Auch die Sektion Berner Jura hat den Fahrdienst abgesagt. Man habe Personen ohne gültiges Zertifikat nicht diskriminieren wollen, sagt die Medienverantwortliche Nathalie Wälti. Der Entscheid sei aber schon vor der Zertifikatsfrage gefallen, weil das Desinfizieren mit sehr grossem Aufwand verbunden gewesen wäre. Ferner pflege man einen familiären Umgang unter den Freiwilligen und esse vor den Fahrten jeweils gemeinsam. Da der Sektion keine grossen Lokale zur Verfügung stünden, wäre es laut Wälti schwierig geworden, die Distanzregeln einzuhalten.

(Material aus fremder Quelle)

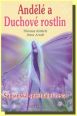 V�ce informac� o v�robku And�l� a Duchov� rostlin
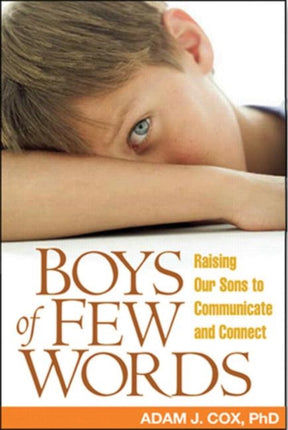 Boys of Few Words: Raising Our Sons to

Wer sich bisher auf Nez Rouge verlassen hat, muss sich heuer also anders organisieren. In Städten und grösseren Ortschaften könne man auf den öffentlichen Verkehr ausweichen, sagt Hauswirth. Wer auf dem Land fernab von ÖV-Verbindungen feiert, solle vor Ort übernachten oder im Voraus bestimmen, wer keinen Alkohol trinkt und nach Hause fährt. Schliesslich verderbe es allen den Abend, «wenn einem nach einem schönen Fest die Polizei gute Nacht sagt».